**Work order:**
Lines containing the word "changelogs" are to be copied from the data below.
***
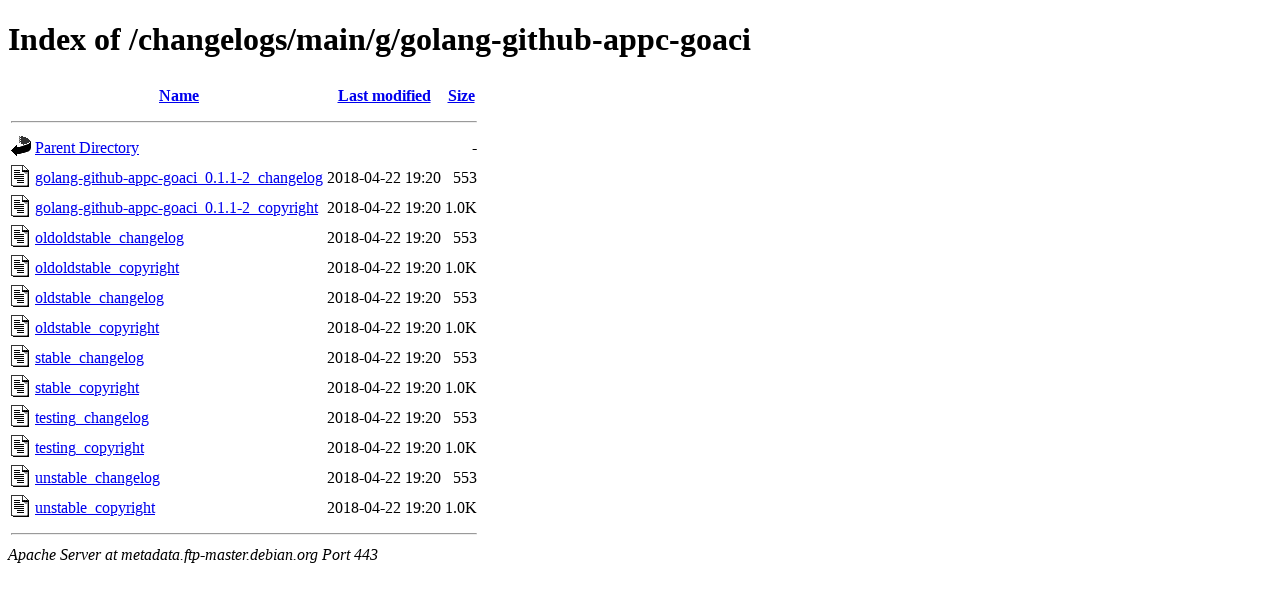

--- FILE ---
content_type: text/html;charset=UTF-8
request_url: https://metadata.ftp-master.debian.org/changelogs/main/g/golang-github-appc-goaci/?C=M;O=A
body_size: 375
content:
<!DOCTYPE HTML PUBLIC "-//W3C//DTD HTML 4.01//EN" "http://www.w3.org/TR/html4/strict.dtd">
<html>
 <head>
  <title>Index of /changelogs/main/g/golang-github-appc-goaci</title>
 </head>
 <body>
<h1>Index of /changelogs/main/g/golang-github-appc-goaci</h1>
  <table>
   <tr><th valign="top"><img src="/icons/blank.gif" alt="[ICO]"></th><th><a href="?C=N;O=A">Name</a></th><th><a href="?C=M;O=D">Last modified</a></th><th><a href="?C=S;O=A">Size</a></th></tr>
   <tr><th colspan="4"><hr></th></tr>
<tr><td valign="top"><img src="/icons/back.gif" alt="[PARENTDIR]"></td><td><a href="/changelogs/main/g/">Parent Directory</a></td><td>&nbsp;</td><td align="right">  - </td></tr>
<tr><td valign="top"><img src="/icons/text.gif" alt="[TXT]"></td><td><a href="golang-github-appc-goaci_0.1.1-2_changelog">golang-github-appc-goaci_0.1.1-2_changelog</a></td><td align="right">2018-04-22 19:20  </td><td align="right">553 </td></tr>
<tr><td valign="top"><img src="/icons/text.gif" alt="[TXT]"></td><td><a href="golang-github-appc-goaci_0.1.1-2_copyright">golang-github-appc-goaci_0.1.1-2_copyright</a></td><td align="right">2018-04-22 19:20  </td><td align="right">1.0K</td></tr>
<tr><td valign="top"><img src="/icons/text.gif" alt="[TXT]"></td><td><a href="oldoldstable_changelog">oldoldstable_changelog</a></td><td align="right">2018-04-22 19:20  </td><td align="right">553 </td></tr>
<tr><td valign="top"><img src="/icons/text.gif" alt="[TXT]"></td><td><a href="oldoldstable_copyright">oldoldstable_copyright</a></td><td align="right">2018-04-22 19:20  </td><td align="right">1.0K</td></tr>
<tr><td valign="top"><img src="/icons/text.gif" alt="[TXT]"></td><td><a href="oldstable_changelog">oldstable_changelog</a></td><td align="right">2018-04-22 19:20  </td><td align="right">553 </td></tr>
<tr><td valign="top"><img src="/icons/text.gif" alt="[TXT]"></td><td><a href="oldstable_copyright">oldstable_copyright</a></td><td align="right">2018-04-22 19:20  </td><td align="right">1.0K</td></tr>
<tr><td valign="top"><img src="/icons/text.gif" alt="[TXT]"></td><td><a href="stable_changelog">stable_changelog</a></td><td align="right">2018-04-22 19:20  </td><td align="right">553 </td></tr>
<tr><td valign="top"><img src="/icons/text.gif" alt="[TXT]"></td><td><a href="stable_copyright">stable_copyright</a></td><td align="right">2018-04-22 19:20  </td><td align="right">1.0K</td></tr>
<tr><td valign="top"><img src="/icons/text.gif" alt="[TXT]"></td><td><a href="testing_changelog">testing_changelog</a></td><td align="right">2018-04-22 19:20  </td><td align="right">553 </td></tr>
<tr><td valign="top"><img src="/icons/text.gif" alt="[TXT]"></td><td><a href="testing_copyright">testing_copyright</a></td><td align="right">2018-04-22 19:20  </td><td align="right">1.0K</td></tr>
<tr><td valign="top"><img src="/icons/text.gif" alt="[TXT]"></td><td><a href="unstable_changelog">unstable_changelog</a></td><td align="right">2018-04-22 19:20  </td><td align="right">553 </td></tr>
<tr><td valign="top"><img src="/icons/text.gif" alt="[TXT]"></td><td><a href="unstable_copyright">unstable_copyright</a></td><td align="right">2018-04-22 19:20  </td><td align="right">1.0K</td></tr>
   <tr><th colspan="4"><hr></th></tr>
</table>
<address>Apache Server at metadata.ftp-master.debian.org Port 443</address>
</body></html>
***
**Your solution:**
request_url: https://metadata.ftp-master.debian.org/changelogs/main/g/golang-github-appc-goaci/?C=M;O=A
  <title>Index of /changelogs/main/g/golang-github-appc-goaci</title>
<h1>Index of /changelogs/main/g/golang-github-appc-goaci</h1>
<tr><td valign="top"><img src="/icons/back.gif" alt="[PARENTDIR]"></td><td><a href="/changelogs/main/g/">Parent Directory</a></td><td>&nbsp;</td><td align="right">  - </td></tr>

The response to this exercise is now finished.